We can conclude from all the current advertising that something significant on citizenship is about to arrive with a sonic boom on the parliamentary agenda – most likely next week, when the circus returns.
But before we all conclude this is an entirely marvellous development because dreadful people have it coming, there are a couple of reasonable and pertinent questions to ask at this juncture.
The first question is what, exactly, is coming? (We get the political brush strokes, they are entirely clear, it’s fine-grained detail that’s lacking, and ultimately it’s the detail that matters.)
And the second question is why on earth, if this proposal is fundamental to the federal government’s entirely legitimate and proper desire to protect Australians from the threat of terrorism or domestic outbreaks of violent extremism, has it taken so damn long?
When it comes to the “what”, we’ll have to wait and see, but the current word is the government will deal with dual nationals first before moving to more complicated considerations, like whether we can or should enact a more wide-ranging revocation power, like the Brits have.
The answer to “why has this taken so long” is multifactorial. It’s partly because the government prioritised its other tranches of national security reform, and to be perfectly frank, the internal decision-making rituals and processes in this government are sometimes quite hard to fathom.
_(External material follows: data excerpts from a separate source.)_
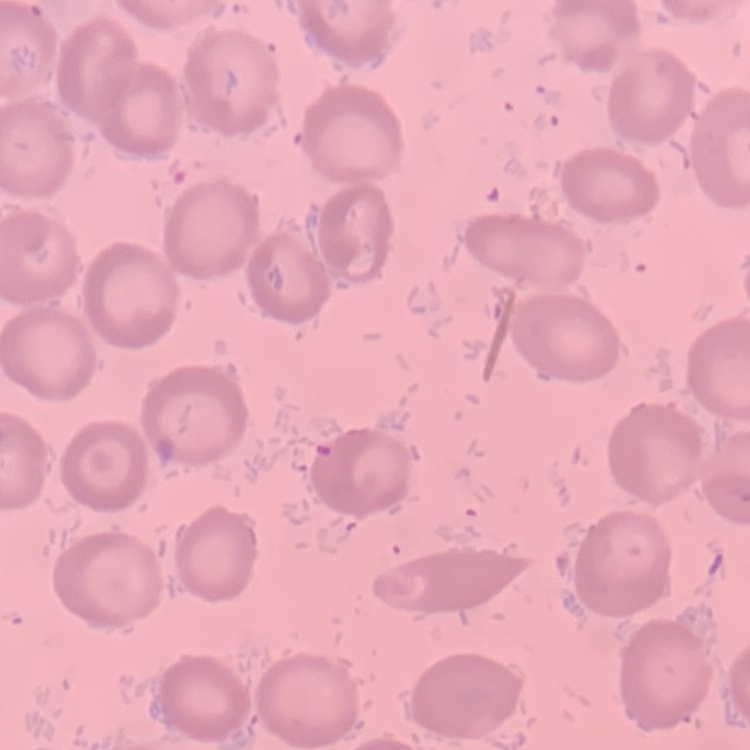

Summary:
  - Red blood cell morphology: no rouleaux formation
  - Image type: square crop of a larger photomicrograph
  - Stain: Field's or Giemsa
  - Preparation: thin blood film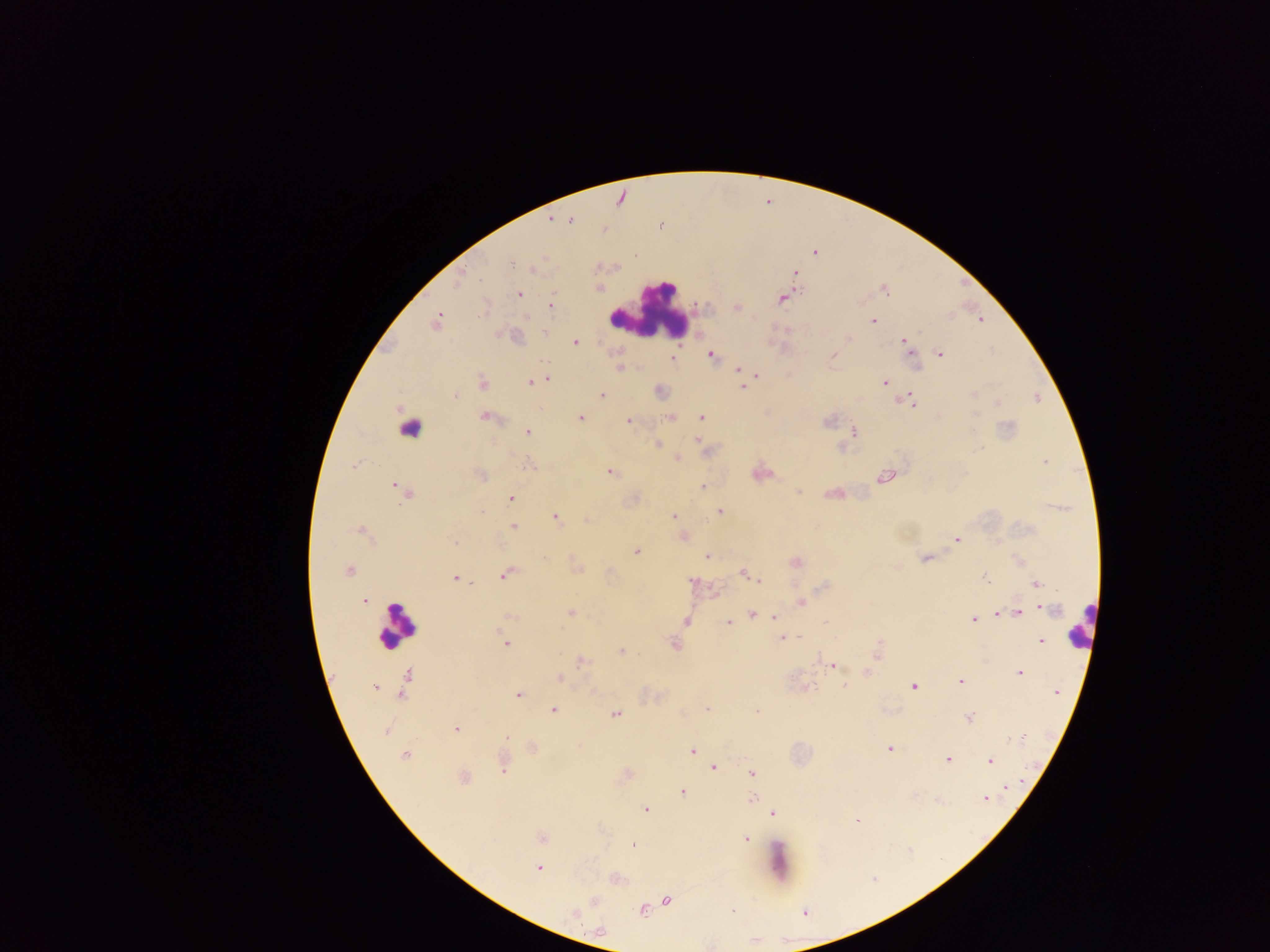
Approximate centers as {x, y} in pixels. Malaria parasite locations: {815, 252}, {510, 262}, {533, 268}, {599, 288}, {519, 295}, {780, 299}, {552, 305}, {737, 307}, {483, 308}, {436, 321}, {873, 321}, {545, 330}, {901, 340}, {576, 343}, {711, 354}, {940, 354}, {620, 367}, {737, 369}, {739, 373}, {757, 375}, {546, 377}, {529, 382}, {483, 383}, {884, 383}, {742, 387}, {601, 393}, {974, 393}, {456, 394}, {910, 398}, {996, 402}, {916, 404}, {703, 416}, {975, 416}, {483, 417}, {671, 417}, {580, 418}, {627, 421}, {528, 431}, {851, 431}, {697, 440}, {658, 444}, {979, 449}, {678, 456}, {1043, 462}, {528, 463}, {354, 464}, {609, 471}, {480, 476}, {883, 478}, {394, 486}, {703, 486}, {799, 491}, {403, 493}, {827, 493}, {513, 499}, {720, 511}, {481, 513}, {673, 516}, {555, 517}, {582, 519}, {586, 519}, {514, 527}, {360, 530}, {684, 535}, {955, 539}, {454, 542}, {638, 551}, {708, 555}, {545, 558}, {923, 558}, {348, 572}, {743, 573}, {504, 574}, {751, 575}, {454, 577}, {986, 578}, {758, 579}, {456, 580}, {693, 582}, {1036, 582}, {365, 599}, {800, 602}, {1040, 607}, {751, 614}, {1020, 614}, {773, 615}, {997, 615}, {509, 617}, {973, 620}, {686, 621}, {726, 623}, {497, 628}, {781, 639}, {1041, 640}, {504, 643}, {674, 646}, {622, 651}, {877, 652}, {580, 661}, {834, 665}, {867, 672}, {1020, 673}, {406, 674}, {559, 677}, {960, 680}, {845, 686}, {807, 687}, {374, 688}, {913, 688}, {1055, 692}, {518, 693}, {402, 695}, {706, 707}, {552, 708}, {756, 709}, {682, 712}, {614, 714}, {968, 718}, {455, 728}, {386, 730}, {506, 736}, {1023, 736}, {578, 745}, {533, 747}, {890, 749}, {693, 752}, {404, 754}, {947, 758}, {989, 762}, {504, 765}, {713, 767}, {752, 773}, {465, 777}, {1007, 789}, {684, 791}, {753, 797}, {986, 801}, {646, 808}, {773, 813}, {857, 821}, {746, 837}, {632, 845}, {536, 868}, {667, 900}, {594, 901}, {642, 910}, {734, 910}. Leukocyte locations: {646, 312}, {411, 425}, {397, 627}. Sample from Ghana. Thick blood film. Mobile-phone photograph taken through the microscope. One field of view. Image is 1270×952 pixels.Locate every Plasmodium parasite.
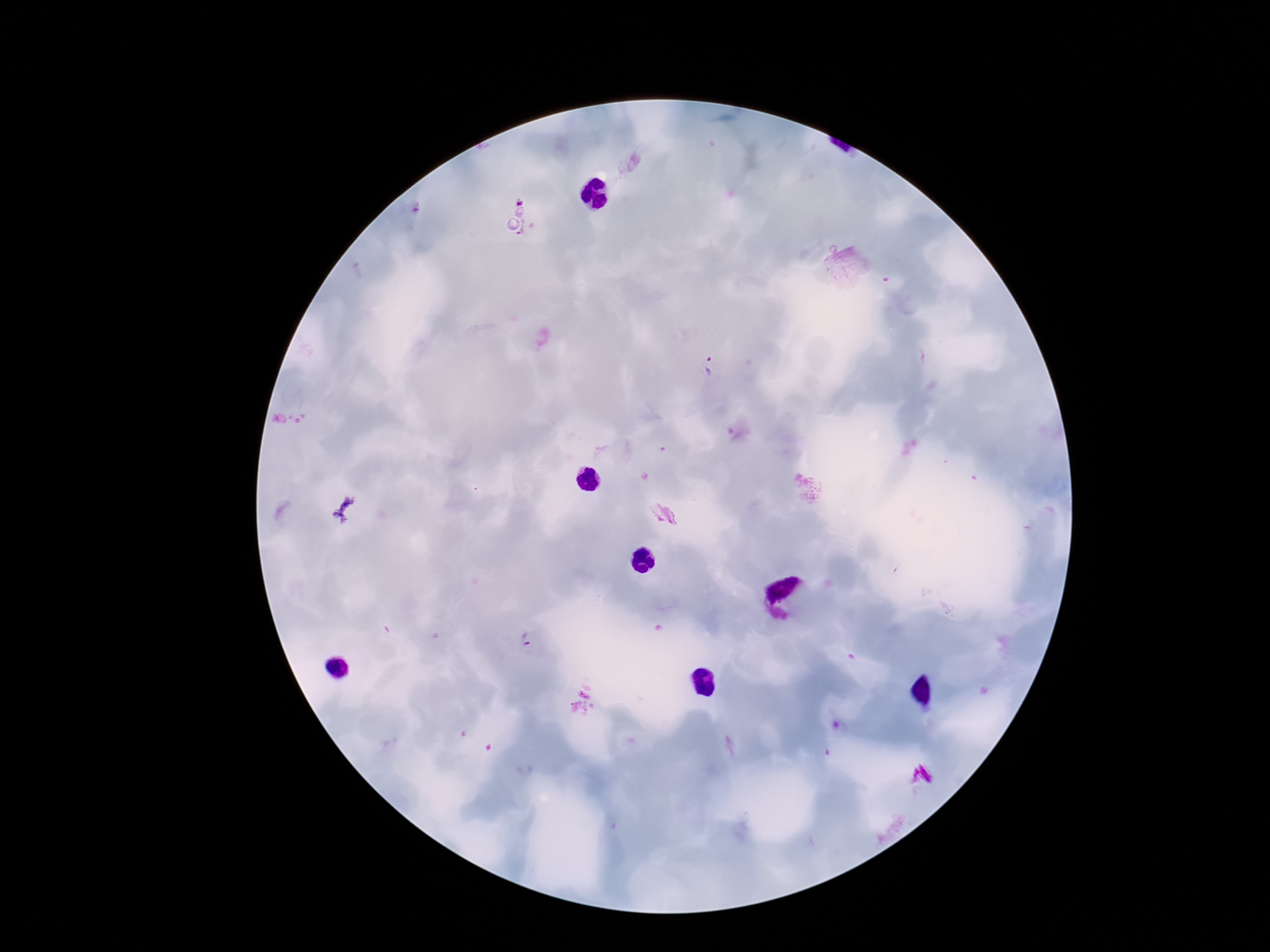

Approximate object centers, in pixels from the top-left corner.
Plasmodium parasites: (x=519, y=198), (x=527, y=229), (x=706, y=370), (x=663, y=514), (x=528, y=641).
It’s partly because of old-fashioned kite flying. In politics, it’s common to float various proposals well in advance in order to test how bad any community backlash might be. It’s not a foolproof strategy but it can help you understand where the limits are. I’d put citizenship firmly in the kite flying category.
The government’s main problem, though, the substantive challenge, is the many complications associated with going there. Revoking people’s citizenship is no small thing, and in terms of a principle, it should be no small thing. Weakening citizenship protections is a significant public policy step for any government to take, because it fundamentally rebalances the power relationship between the state and the individual. The thin edge of the wedge here is pretty obvious if you think about it for a minute or so.
It’s also pretty complicated to achieve. It’s complicated because in the mid-1970s, when Australia signed on to the Convention of the Reduction of Statelessness, we agreed not to deprive people of their nationality if such a deprivation would render a person stateless. (Other countries sought some caveats to their obligations under the convention. Australia did not, giving us less room to move now.)
In addition to the statelessness problem, the current law, as Peter Hughes – a former senior official in the immigration department – put it in a blog post published by the Lowy Institute late last year “sets a high bar for revocation”. Putting this more simply, there are only highly limited circumstances in which citizenship can be revoked. You don’t have to move too far before you find yourself in all kinds of legal complexity.
So where does our companionable citizenship ramble end? It will be worth assessing the fine print closely when this idea finally moves to reality. It will also be interesting to see what Labor does: keep the national security bipartisanship tight and tidy, or whether there is any scope for product differentiation.